I am grateful for everything I have. I am grateful for my degree. I am grateful for my education. And I am grateful for gainful employment. But I am truly tired of putting in free (or underpaid) hours of labor that are not with my family. Nonetheless, I remain hopeful that this coming year, I finally get paid like a man!

Thanks for listening. Happy Holidays! Go Mamas, Go!


(Law-Mom emailed me a draft of this post, and this was my response below. Yes, it was just me launching into my own complaints, LOL, but I would also like to add that it must be really annoying to have everyone assume that you’re raking in tons of cash. And, I have a newfound sympathy with how hard it is to get in 40 hours of billable work per week. I actually have to bill hours at my current job, although it’s probably still much easier than being an attorney because I do have a certain percentage of time that I can bill to overhead.)

I’m exhausted also!! There has been an “emergency” situation at work the past week (I’m saying that in quotes since obviously it’s not a life/death emergency, but you know how it is at work.) So, I’ve had work travel that was already scheduled PLUS trying to deal with this work emergency – I literally didn’t even have time to eat lunch until 3pm yesterday because I was in non-stop meetings, etc. And then I’m supposed to somehow have gifts for the kids’ teachers and yadda yadda!  AND on top of all that, the kids’ afterschool care program has been flaking out, so NOW I have to try and see if I can get them into another program in the middle of the year (HA), or I will be spending God knows how much on a nanny for the rest of the year!! 
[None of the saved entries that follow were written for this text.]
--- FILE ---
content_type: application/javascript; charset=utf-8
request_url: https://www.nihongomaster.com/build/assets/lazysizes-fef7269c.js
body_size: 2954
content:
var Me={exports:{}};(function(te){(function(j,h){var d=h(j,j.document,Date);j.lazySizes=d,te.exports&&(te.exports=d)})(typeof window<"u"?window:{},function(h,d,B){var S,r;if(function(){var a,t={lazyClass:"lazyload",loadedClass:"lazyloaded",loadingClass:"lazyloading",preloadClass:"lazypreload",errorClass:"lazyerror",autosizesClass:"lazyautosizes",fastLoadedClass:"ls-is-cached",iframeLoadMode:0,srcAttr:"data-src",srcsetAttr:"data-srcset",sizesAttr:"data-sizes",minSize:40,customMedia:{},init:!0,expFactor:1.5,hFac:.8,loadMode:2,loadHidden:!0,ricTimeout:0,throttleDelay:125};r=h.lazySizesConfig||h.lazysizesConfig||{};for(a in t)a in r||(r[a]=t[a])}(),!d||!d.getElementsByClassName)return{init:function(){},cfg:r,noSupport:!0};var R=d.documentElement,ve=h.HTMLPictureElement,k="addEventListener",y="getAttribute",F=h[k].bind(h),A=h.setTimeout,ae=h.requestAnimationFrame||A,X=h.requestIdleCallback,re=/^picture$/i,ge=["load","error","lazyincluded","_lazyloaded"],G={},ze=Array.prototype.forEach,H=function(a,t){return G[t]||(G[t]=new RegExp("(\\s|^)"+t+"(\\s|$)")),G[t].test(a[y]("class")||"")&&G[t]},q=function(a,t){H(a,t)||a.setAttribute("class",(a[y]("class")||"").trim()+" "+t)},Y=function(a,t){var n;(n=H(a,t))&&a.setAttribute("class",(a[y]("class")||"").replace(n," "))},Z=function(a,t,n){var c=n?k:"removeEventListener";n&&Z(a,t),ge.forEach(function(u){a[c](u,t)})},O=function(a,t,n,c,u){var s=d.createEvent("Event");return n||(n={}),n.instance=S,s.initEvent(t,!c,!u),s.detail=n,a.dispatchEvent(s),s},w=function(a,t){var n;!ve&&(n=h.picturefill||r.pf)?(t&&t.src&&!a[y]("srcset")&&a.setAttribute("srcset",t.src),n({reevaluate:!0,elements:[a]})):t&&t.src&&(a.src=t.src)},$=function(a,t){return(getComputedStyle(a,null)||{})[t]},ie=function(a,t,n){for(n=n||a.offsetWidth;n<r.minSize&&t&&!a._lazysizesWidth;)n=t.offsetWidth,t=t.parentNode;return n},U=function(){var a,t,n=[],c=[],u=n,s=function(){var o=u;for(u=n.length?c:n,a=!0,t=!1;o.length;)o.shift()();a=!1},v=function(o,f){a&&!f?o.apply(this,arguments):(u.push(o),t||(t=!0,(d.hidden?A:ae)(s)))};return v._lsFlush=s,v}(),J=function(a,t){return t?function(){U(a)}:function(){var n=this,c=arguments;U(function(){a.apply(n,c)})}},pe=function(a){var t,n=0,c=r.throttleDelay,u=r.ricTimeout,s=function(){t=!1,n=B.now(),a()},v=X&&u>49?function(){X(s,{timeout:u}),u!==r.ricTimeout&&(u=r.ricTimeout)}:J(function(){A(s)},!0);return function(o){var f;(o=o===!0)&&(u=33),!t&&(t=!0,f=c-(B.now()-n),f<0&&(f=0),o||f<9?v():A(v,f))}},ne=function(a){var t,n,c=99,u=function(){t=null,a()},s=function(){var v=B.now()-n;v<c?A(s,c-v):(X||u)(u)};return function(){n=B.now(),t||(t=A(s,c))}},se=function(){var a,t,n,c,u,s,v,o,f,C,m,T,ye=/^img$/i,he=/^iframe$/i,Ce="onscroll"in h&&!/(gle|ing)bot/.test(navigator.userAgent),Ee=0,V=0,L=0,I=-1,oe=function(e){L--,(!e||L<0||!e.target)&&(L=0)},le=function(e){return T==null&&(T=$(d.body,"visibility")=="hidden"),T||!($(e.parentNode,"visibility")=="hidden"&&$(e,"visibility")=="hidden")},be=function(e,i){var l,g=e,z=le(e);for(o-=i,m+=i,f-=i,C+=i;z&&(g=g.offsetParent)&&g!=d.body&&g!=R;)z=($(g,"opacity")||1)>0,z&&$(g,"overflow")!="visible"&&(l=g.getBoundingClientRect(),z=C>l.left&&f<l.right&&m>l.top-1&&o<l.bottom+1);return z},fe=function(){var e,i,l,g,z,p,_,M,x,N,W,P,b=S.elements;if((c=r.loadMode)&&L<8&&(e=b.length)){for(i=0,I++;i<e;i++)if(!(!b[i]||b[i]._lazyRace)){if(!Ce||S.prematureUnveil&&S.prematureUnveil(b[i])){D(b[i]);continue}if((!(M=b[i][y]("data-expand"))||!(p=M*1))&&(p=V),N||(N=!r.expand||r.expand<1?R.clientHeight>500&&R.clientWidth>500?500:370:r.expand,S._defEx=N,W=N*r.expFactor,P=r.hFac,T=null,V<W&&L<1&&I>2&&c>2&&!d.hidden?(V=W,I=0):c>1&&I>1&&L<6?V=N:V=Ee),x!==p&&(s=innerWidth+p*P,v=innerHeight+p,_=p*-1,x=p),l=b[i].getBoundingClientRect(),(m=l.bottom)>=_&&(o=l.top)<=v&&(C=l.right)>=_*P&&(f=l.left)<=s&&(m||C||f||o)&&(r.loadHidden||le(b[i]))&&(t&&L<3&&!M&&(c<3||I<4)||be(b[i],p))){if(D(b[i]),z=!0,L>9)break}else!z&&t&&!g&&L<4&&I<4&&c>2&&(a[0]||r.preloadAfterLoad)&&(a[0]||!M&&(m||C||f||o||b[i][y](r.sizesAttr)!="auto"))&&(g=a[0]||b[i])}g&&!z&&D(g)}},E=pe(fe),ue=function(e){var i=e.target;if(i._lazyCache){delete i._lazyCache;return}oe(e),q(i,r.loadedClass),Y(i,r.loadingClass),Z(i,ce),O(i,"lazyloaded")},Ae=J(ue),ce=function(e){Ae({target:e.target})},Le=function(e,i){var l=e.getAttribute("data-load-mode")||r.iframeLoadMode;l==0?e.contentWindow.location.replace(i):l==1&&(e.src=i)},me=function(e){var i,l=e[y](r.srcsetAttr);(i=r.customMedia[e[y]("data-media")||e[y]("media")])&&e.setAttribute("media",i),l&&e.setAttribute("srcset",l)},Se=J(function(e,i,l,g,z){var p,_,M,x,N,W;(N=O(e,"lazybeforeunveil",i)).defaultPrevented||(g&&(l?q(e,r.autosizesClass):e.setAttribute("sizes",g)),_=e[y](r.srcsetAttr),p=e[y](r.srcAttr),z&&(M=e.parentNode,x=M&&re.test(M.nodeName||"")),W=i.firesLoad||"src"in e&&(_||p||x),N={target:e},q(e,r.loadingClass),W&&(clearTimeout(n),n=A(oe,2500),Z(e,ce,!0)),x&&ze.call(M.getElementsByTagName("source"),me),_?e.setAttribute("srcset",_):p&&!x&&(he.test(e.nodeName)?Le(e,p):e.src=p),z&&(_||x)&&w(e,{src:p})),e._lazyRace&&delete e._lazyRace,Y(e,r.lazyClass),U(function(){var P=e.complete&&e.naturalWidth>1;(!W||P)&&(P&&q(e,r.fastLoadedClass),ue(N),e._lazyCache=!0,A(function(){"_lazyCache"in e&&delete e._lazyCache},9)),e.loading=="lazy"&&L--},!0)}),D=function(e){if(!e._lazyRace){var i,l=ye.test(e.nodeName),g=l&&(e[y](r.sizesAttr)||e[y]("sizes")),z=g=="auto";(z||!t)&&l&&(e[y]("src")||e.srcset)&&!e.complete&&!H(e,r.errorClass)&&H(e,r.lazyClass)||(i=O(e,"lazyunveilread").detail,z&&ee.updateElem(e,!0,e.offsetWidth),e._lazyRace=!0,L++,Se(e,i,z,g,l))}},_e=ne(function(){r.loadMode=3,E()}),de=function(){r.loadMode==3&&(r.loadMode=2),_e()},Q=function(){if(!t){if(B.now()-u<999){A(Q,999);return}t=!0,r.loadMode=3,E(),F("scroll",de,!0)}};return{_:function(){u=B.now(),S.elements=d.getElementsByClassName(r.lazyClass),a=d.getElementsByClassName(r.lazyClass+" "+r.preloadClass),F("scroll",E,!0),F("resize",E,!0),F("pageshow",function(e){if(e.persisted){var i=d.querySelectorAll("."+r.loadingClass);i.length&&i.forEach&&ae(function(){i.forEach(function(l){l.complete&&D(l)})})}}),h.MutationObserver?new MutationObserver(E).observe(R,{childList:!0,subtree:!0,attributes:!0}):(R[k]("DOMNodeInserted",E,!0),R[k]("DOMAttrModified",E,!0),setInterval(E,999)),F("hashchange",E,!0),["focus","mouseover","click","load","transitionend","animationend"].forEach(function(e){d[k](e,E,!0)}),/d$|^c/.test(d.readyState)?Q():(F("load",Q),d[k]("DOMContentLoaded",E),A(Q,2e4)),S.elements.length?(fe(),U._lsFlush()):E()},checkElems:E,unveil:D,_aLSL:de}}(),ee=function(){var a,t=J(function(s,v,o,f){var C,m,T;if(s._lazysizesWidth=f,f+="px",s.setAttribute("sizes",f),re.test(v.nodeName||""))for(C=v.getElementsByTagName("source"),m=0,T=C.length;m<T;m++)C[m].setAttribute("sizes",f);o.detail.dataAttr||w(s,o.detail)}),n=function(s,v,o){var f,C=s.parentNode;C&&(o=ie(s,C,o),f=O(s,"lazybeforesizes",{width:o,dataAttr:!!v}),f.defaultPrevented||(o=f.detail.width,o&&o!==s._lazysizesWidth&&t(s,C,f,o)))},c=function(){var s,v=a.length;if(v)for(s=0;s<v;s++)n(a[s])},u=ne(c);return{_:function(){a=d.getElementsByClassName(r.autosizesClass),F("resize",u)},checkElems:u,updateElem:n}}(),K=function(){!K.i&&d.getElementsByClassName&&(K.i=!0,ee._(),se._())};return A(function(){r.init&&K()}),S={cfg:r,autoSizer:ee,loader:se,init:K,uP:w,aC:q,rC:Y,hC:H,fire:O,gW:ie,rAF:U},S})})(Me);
I feel badly that I complain so much… HOWEVER, that comic just absolutes sums it up. Men have never (with the exception of a few single dads, etc.) had to deal with this crap!! ARGH.

Law-Mom: You know you can complain to me. Haha.

Regarding not eating til 3pm: The only good that has come from the most workaholic year of my life is that I have lost 16 pounds. Almost without trying. It’s the first time I’ve ever been able to say, “I just didn’t have time to eat.”

**Don’t get me started on this topic. I’m fairly certain I’ve blogged about why childcare should be considered a business expense for sole proprietors.